13

Most of the downtown Port City buildings were brick and had a decaying look to them. The bank, on the corner, was an exception. It was white stone, two stories of nicely chiseled Grecian architecture dominated by three pillars carved out of its face. Above the pillars the word bank was cut in the stone and the date 1870; the bank’s electric sign, nearby, didn’t date back that far. The sign was attached to the corner of the building and hovered out over the sidewalk; it said first national bank of port city above a field of black, on which white dots grouped to form the time and then regrouped to form the temperature. Right now the sign said the time was 1:27. The time was 7:26. And the sign said the temperature was 98 degrees. The temperature was 20 degrees. The sign was broken.

Jon was nervous. Yesterday, Sunday, had been busy, and he hadn’t had time to be nervous; he’d been moving all the time, almost all night, too. But now he was sitting, and he felt himself trembling, like an alcoholic who needed that first drink.

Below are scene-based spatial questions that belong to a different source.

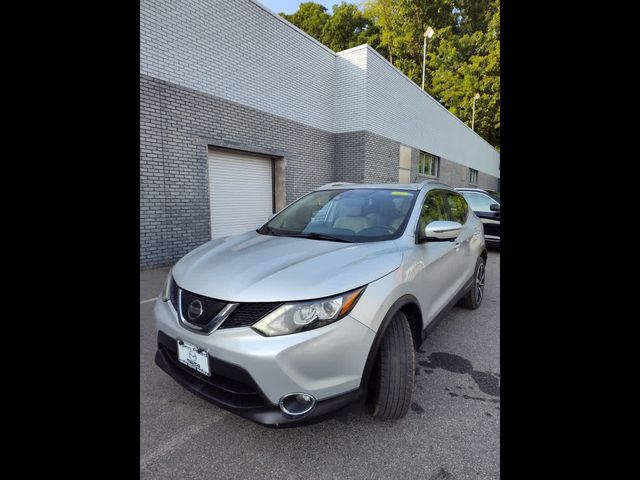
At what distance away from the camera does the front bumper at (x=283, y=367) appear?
163 centimetres

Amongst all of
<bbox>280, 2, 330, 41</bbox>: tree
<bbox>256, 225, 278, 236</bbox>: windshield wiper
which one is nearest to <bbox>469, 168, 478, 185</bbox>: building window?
<bbox>280, 2, 330, 41</bbox>: tree

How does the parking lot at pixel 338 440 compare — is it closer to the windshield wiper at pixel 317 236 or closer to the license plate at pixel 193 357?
the license plate at pixel 193 357

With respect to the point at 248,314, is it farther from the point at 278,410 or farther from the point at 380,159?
the point at 380,159

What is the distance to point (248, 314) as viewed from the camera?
1.74 metres

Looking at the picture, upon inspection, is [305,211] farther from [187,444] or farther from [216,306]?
[187,444]

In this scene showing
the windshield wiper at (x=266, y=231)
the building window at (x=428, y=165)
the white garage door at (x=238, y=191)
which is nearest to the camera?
the windshield wiper at (x=266, y=231)

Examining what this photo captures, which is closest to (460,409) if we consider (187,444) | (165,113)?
(187,444)

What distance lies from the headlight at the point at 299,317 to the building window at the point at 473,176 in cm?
2628

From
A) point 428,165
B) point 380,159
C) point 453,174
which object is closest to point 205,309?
point 380,159

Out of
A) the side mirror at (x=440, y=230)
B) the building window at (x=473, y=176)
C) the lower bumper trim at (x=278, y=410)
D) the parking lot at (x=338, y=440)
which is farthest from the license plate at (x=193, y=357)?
the building window at (x=473, y=176)

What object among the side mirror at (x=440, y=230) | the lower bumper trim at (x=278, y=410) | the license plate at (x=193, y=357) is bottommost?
the lower bumper trim at (x=278, y=410)

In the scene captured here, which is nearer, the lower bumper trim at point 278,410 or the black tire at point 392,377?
the lower bumper trim at point 278,410

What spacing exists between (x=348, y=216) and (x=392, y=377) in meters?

He felt a hand on his shoulder and almost jumped.

“Easy,” Nolan said. “Easy.”

Nolan’s hand. A reassuring hand. Jon looked at Nolan, who smiled from behind his white whiskers and said softly, “ho ho ho.”

“Yeah?” Jon said. “And I hear your wife puts out for the elves. Stick that up your chimney.”

And they looked at each other in their Santa Claus suits and laughed, a little, and Jon was less nervous. A little.

Rigley was behind Nolan, crouching. The man didn’t seem at all nervous, but somehow he didn’t seem calm, either. He hadn’t said a word since they’d stopped by his house to pick him up a few minutes before.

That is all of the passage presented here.